**PROBLEM STATEMENT**
Wherever the string "display" appears in a line of the listing below, report that line.

**TASK DATA**

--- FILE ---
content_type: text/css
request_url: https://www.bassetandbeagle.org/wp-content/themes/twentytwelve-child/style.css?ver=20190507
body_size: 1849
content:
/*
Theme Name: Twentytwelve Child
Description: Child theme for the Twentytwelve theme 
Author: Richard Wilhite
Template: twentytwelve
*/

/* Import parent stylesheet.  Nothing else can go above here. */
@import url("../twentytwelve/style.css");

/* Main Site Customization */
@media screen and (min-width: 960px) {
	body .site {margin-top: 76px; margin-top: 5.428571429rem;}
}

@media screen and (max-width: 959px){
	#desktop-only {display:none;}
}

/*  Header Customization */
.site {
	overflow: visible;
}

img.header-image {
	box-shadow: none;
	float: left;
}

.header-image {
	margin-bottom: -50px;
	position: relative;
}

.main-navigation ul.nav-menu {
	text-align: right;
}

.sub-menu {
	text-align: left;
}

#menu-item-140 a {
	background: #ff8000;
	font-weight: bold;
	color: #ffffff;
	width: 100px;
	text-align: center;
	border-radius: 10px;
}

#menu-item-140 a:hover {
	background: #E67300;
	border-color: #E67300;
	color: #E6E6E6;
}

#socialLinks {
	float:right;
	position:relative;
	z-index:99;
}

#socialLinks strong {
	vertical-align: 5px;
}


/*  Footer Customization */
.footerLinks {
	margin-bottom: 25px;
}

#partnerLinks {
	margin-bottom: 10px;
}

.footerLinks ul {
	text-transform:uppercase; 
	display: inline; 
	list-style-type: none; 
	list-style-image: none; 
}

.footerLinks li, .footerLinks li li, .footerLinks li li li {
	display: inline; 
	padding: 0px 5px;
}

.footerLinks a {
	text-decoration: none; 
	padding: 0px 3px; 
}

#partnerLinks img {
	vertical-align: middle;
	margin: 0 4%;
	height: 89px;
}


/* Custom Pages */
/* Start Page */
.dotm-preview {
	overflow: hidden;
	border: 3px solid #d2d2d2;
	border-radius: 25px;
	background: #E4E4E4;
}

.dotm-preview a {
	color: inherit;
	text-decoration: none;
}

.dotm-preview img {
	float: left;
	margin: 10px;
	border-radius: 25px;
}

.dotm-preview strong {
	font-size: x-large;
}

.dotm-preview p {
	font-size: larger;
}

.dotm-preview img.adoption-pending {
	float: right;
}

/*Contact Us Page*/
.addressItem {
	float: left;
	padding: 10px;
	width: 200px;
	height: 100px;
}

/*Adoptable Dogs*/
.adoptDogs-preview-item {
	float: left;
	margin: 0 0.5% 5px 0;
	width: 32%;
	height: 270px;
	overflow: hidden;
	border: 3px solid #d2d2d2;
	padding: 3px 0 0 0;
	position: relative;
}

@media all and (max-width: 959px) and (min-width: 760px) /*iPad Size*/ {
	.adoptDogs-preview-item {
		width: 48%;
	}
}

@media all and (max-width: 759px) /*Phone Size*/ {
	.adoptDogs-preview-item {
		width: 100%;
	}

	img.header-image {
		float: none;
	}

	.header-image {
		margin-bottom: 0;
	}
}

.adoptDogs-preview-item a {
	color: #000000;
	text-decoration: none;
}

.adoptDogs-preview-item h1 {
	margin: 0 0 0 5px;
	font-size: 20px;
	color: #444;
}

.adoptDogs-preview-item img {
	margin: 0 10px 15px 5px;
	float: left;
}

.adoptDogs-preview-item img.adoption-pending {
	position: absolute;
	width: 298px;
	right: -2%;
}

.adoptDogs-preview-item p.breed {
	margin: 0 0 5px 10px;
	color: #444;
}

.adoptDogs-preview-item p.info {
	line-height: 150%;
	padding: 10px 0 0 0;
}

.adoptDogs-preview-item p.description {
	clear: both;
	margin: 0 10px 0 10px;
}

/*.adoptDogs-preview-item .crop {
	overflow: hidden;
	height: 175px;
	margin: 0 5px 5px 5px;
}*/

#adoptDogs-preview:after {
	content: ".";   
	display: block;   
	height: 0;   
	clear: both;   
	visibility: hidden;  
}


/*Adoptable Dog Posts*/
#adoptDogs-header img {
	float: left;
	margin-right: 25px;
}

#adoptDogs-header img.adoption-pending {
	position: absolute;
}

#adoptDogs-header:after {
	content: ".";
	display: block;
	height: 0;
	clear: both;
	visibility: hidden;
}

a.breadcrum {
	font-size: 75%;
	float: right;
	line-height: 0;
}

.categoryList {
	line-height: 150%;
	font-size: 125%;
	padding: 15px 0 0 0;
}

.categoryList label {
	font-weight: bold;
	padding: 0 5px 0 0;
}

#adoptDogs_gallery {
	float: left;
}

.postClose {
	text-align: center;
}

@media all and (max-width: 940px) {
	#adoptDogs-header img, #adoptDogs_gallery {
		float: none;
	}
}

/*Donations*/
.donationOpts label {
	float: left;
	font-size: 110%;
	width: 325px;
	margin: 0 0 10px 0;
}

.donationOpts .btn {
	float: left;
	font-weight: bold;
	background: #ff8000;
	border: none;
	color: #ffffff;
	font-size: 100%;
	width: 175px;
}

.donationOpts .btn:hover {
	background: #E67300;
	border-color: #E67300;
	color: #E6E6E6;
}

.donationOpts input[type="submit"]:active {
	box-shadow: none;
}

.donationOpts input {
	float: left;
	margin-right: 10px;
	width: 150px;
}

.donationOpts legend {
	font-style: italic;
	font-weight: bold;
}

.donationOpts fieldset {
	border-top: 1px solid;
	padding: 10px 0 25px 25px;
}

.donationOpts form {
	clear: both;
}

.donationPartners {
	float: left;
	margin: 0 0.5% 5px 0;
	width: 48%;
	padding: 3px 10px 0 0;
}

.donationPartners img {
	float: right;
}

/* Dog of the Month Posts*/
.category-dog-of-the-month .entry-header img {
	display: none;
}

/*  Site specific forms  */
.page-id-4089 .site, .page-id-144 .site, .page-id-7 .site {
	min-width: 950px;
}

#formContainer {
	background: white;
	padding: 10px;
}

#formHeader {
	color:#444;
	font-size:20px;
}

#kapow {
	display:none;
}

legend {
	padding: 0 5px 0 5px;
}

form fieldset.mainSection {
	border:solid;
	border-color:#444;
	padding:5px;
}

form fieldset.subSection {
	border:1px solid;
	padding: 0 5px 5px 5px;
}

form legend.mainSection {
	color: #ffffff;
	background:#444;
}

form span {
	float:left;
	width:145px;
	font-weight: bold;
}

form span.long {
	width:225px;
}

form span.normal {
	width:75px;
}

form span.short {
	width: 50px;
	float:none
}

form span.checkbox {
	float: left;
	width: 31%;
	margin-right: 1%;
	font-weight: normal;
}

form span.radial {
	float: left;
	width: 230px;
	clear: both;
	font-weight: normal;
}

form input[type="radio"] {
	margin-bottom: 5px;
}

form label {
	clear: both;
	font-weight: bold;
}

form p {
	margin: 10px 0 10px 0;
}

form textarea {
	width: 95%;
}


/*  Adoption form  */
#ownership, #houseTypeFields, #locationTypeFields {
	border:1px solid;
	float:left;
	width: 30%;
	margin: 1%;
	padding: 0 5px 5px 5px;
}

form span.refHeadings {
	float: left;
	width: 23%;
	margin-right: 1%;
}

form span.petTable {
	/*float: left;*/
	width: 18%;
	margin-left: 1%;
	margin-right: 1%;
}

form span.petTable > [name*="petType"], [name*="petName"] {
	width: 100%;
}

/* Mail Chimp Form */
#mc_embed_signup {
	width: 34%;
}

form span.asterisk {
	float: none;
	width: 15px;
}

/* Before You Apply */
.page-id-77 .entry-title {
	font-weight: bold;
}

**FINISHED TASK**
	#desktop-only {display:none;}
	display: inline; 
	display: inline; 
	display: block;   
	display: block;
	display: none;
	display:none;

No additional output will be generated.